I was asked if it made sense to build a BLAS library to use these new instructions. My first answer was, “Why?” If you need to do operations on small matrices, the code your compiler, BLAS, or LAPACK uses is fine. If you have lots of small matrices of INT8, INT16, or B16 values? Your AI/machine learning system already deals with them. But if you are spending days on a single ML task? Uh, how many GPUs are you using? I don’t expect that doing any ML math on a CPU chip is going to win compared to high-end GPUs. And, yes, there are specialized systems sold for doing machine learning. I don’t expect anyone to replace them with a box of Sapphire Lake chips.

So who is going to use it? I see no point in Intel adding these instructions without also providing a BLAS to go with. Intel might, but they haven’t asked me to write it. :wink: If they do get one, and it supports Integer and Boolean arrays along with floating-point, I’m sure they will print benchmark results using it. Compared to what? A CPU without those instructions? A GPU?

It might be fun to write an emulation library that could compete with Sapphire Lake. For some definitions of fun. Word to the wise, I would write it in Ada. Why? I could start out with benchmarks for the existing code in Ada. Then I could deal with cases like INT8 time B16 etc.

Does anyone else have a clue about using these instructions? I’m going to crosspost to the Intel group. I very seldom crosspost.

Just to be clear… Power Via puts multiple layers of metal on the backside of the wafer to do the power routing. This means that somehow the front side lithography alignment marks are now visible on the backside? There is no reason they could not also use TSV’s (through silicon Vias) to move all the interconnect bumps to the same side of the wafer, but I don’t know if they do this or not.
Any thoughts?

Also, it is Sapphire Rapids, not Lake…


Also, it is Sapphire Rapids, not Lake…

Oops, my bad.

Power Via puts multiple layers of metal on the backside of the wafer to do the power routing. This means that somehow the front side lithography alignment marks are now visible on the backside?

Or you could put some TSVs (vias) through the wafer before litho to provide alignment marks? I don’t know, and I doubt there are all that many people inside Intel that know what it will finally look like.

My speculation was more about AMD using silicon that will be there anyway to route the power. AMD has an advantage right now in that, at least for non-APU Ryzen and EPYC chips, there is only one voltage needed on the CPU chiplets. They may at some point try to run different processors on different voltages, but I suspect that if they do that, it will be on a per chiplet basis. (I’m also expecting that if AMD makes an APU that has both Zen 4 and Zen 4c cores, they will be on separate chiplets.)

AMD using silicon that will be there anyway to route the power.
I can see this working for the top layer of power, but I can’t imagine getting the bump pitch small enough to do local routing to the transistors.

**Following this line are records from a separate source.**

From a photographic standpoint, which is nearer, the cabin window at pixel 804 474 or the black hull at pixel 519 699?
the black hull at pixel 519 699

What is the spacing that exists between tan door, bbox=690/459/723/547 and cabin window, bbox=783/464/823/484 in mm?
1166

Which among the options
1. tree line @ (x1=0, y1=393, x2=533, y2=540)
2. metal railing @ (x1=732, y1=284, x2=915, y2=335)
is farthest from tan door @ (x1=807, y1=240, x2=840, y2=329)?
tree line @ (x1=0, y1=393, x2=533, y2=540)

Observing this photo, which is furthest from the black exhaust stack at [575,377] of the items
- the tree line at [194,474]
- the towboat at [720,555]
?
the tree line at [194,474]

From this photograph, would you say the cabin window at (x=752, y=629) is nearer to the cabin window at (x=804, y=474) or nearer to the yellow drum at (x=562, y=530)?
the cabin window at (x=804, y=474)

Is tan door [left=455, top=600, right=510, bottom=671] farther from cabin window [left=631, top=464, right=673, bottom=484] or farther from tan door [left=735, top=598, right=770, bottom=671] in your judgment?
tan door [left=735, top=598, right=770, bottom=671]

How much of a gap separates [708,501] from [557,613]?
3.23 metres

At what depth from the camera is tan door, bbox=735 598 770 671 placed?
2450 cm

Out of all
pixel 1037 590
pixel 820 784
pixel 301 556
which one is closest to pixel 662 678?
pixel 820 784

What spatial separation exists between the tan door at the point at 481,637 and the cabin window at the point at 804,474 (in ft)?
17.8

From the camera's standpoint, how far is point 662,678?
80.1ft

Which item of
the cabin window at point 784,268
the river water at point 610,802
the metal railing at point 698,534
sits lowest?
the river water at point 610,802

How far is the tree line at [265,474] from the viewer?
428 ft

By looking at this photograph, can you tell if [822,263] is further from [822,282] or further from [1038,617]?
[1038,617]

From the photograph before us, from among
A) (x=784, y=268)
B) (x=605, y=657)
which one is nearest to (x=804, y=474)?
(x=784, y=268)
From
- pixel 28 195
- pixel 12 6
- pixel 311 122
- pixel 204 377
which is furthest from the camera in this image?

I am not sure exactly how you see this working.
Intel also supplies the CPU die with a single voltage, and then does on chip regulation with a FIVR(fully integrated voltage regulator).

I can see this working for the top layer of power, but I can’t imagine getting the bump pitch small enough to do local routing to the transistors.

I’m assuming that the bulk of the top die will be effectively the ground plane. There will be a copper layer on top of the interposer to carry power. There will be vias, of course, to connect the ground to the bulk layer. I don’t see a need for finely-grained bumps on a per transistor basis. AMD might be able to use the copper to copper direct connect they are using for VCache. If there are dozens in effect connecting two copper surfaces, where the upper layer provides power to a row of transistors, one bad contact would not ruin a die.